ISACA Journal
Volume 3, 2,015 


Information Ethics: The Limits of Rules 

Vasant Raval, DBA, CISA, ACMA 

T. H. Green, a renowned ethicist, once said: “…Whatever moral capacity must be presupposed, it is only actualized through the habits, institutions, and laws, in virtue of which the individuals form a nation.”1 Habits are shaped by one’s personal character, family, formal and informal groups, and the community to which one belongs. Families have formal or informal rules by which they attempt to stabilize expectations of behavior among the family members. Institutions and organizations also have to have rules. Interpreted in a larger context, these would include codes of conduct, policies, protocols and other dictates. From neighborhood associations to the county, city, state and nation to which the community belongs, there are all sorts of requirements imposed upon the citizen. Some may be called codes or covenants, others regulations and still others the law. While they are not all laws as such, most of these are often accompanied by some degree of consequences for violation. These are all instruments, artifacts and understandings that cause social, institutional and moral pressure for everyone to behave in the interests of the larger community and, in turn, their own interests.2

Any organized form of a community needs rules. Even when we trust each other to do the right thing, rules may help induce and guide proper behavior. In this sense, rules have existed for as long as humans have lived on this earth, for they allow us to set expectations of behavior in families, in organizations and in communities. Rules make life easier because one knows how others will behave, or at least are likely to behave. For example, if the rule is that everyone will drive on the right side of the road, one would expect that the oncoming traffic will show up on the left side of the road. Consistency in following the rules, once set, will provide stability in the group, whether it is a family, institution, business or government. The common interests of a group are maintained by having rules and enforcing them to generate stability.

> _Records of scene-based questions_:
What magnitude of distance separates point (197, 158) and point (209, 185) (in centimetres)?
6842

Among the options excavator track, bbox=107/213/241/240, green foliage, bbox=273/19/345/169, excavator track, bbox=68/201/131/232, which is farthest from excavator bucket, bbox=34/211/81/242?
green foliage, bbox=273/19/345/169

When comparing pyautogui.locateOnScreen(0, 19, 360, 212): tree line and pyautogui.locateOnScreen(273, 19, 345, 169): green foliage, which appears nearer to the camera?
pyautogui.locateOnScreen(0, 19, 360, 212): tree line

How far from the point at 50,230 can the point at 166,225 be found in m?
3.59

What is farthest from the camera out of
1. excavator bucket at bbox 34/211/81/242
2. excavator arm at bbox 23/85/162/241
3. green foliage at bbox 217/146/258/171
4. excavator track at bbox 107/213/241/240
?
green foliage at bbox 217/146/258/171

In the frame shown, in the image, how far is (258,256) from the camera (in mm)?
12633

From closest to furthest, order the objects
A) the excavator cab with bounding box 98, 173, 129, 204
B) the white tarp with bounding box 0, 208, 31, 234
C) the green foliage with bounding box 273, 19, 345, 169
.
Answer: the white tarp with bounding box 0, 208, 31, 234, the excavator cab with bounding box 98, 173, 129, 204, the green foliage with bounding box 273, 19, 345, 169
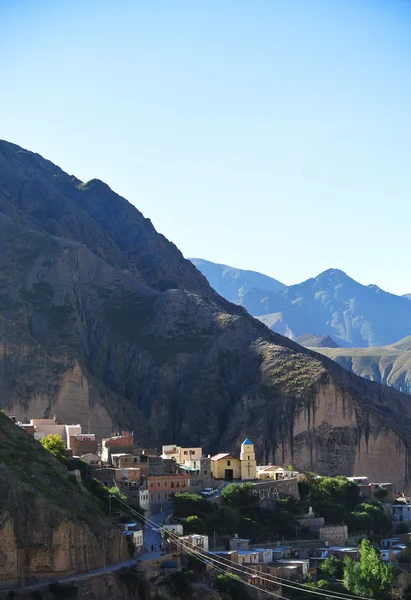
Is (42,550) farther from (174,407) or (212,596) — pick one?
(174,407)

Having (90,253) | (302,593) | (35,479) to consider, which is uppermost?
(90,253)

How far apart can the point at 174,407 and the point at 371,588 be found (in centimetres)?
7099

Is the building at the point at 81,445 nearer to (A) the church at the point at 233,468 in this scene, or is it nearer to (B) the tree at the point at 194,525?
(A) the church at the point at 233,468

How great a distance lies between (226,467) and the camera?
98188mm

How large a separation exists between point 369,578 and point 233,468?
2211cm

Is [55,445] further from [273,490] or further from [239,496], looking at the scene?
[273,490]

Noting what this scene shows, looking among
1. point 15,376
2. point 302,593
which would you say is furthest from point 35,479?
point 15,376

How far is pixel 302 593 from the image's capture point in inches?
3004

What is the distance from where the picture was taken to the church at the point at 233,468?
97.6 metres

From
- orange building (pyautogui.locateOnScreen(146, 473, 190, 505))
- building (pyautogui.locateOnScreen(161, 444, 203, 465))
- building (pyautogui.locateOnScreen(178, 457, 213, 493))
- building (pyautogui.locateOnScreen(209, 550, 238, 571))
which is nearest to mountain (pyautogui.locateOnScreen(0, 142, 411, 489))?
building (pyautogui.locateOnScreen(161, 444, 203, 465))

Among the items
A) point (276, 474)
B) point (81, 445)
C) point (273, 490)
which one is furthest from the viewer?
point (276, 474)

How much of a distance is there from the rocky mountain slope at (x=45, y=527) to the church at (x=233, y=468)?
24.0 metres

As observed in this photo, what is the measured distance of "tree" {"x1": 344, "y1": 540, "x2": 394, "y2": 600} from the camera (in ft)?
254

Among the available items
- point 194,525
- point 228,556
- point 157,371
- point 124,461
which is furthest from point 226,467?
point 157,371
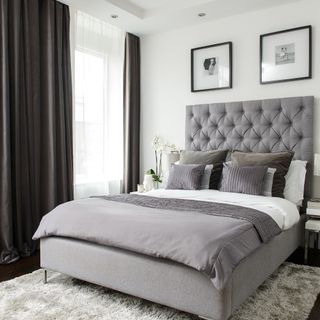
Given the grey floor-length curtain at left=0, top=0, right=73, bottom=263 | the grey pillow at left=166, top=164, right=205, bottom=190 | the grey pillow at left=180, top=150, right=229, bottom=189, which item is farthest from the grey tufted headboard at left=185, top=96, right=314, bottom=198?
the grey floor-length curtain at left=0, top=0, right=73, bottom=263

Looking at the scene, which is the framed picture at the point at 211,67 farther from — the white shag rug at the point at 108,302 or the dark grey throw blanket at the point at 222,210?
the white shag rug at the point at 108,302

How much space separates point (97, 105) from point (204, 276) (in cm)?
301

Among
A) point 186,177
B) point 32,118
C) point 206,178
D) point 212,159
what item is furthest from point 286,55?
point 32,118

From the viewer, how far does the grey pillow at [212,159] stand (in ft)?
12.2

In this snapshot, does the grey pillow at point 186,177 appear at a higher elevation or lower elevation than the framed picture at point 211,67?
lower

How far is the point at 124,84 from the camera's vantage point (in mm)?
4695

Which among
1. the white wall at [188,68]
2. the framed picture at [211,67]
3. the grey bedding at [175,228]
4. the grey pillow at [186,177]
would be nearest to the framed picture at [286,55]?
the white wall at [188,68]

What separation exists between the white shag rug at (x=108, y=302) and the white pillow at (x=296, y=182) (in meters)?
0.80

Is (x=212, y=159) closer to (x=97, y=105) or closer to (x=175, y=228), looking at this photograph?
(x=97, y=105)

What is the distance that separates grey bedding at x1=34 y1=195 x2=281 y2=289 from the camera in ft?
6.34

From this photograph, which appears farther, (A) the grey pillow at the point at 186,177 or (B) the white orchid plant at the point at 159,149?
(B) the white orchid plant at the point at 159,149

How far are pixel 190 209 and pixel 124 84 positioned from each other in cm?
261

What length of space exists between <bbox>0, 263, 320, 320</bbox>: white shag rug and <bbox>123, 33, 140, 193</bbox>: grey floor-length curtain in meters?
2.12

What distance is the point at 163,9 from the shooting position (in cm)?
404
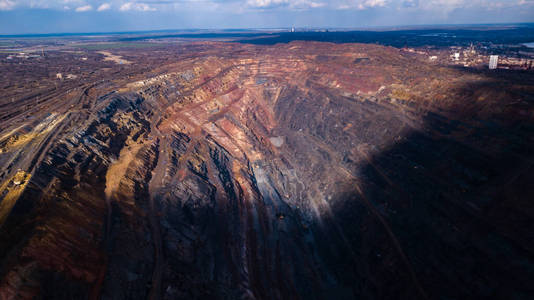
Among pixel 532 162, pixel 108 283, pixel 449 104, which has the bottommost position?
pixel 108 283

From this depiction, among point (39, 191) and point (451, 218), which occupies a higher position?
point (39, 191)

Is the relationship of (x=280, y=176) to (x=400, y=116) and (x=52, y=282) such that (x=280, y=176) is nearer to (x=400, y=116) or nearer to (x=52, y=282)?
(x=400, y=116)

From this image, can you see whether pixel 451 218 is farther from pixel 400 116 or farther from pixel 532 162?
pixel 400 116

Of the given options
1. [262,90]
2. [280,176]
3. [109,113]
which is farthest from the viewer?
[262,90]

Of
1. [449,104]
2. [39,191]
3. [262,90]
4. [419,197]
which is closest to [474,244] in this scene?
[419,197]

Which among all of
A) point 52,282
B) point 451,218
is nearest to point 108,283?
point 52,282

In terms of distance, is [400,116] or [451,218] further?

> _LIST OF TASKS_:
**a.** Answer these questions using the information ethics article:
(i) Who is described as a renowned ethicist?
(ii) What do rules allow people to set in families, organizations and communities?
(iii) In the driving example, on which side of the road is oncoming traffic expected?
**b.** Duplicate from the information ethics article everything from "Any organized form" down to "to generate stability.".

> _SOLUTIONS TO THE TASKS_:
**a.**
(i) T. H. Green
(ii) Expectations of behavior
(iii) The left side of the road

**b.**
Any organized form of a community needs rules. Even when we trust each other to do the right thing, rules may help induce and guide proper behavior. In this sense, rules have existed for as long as humans have lived on this earth, for they allow us to set expectations of behavior in families, in organizations and in communities. Rules make life easier because one knows how others will behave, or at least are likely to behave. For example, if the rule is that everyone will drive on the right side of the road, one would expect that the oncoming traffic will show up on the left side of the road. Consistency in following the rules, once set, will provide stability in the group, whether it is a family, institution, business or government. The common interests of a group are maintained by having rules and enforcing them to generate stability.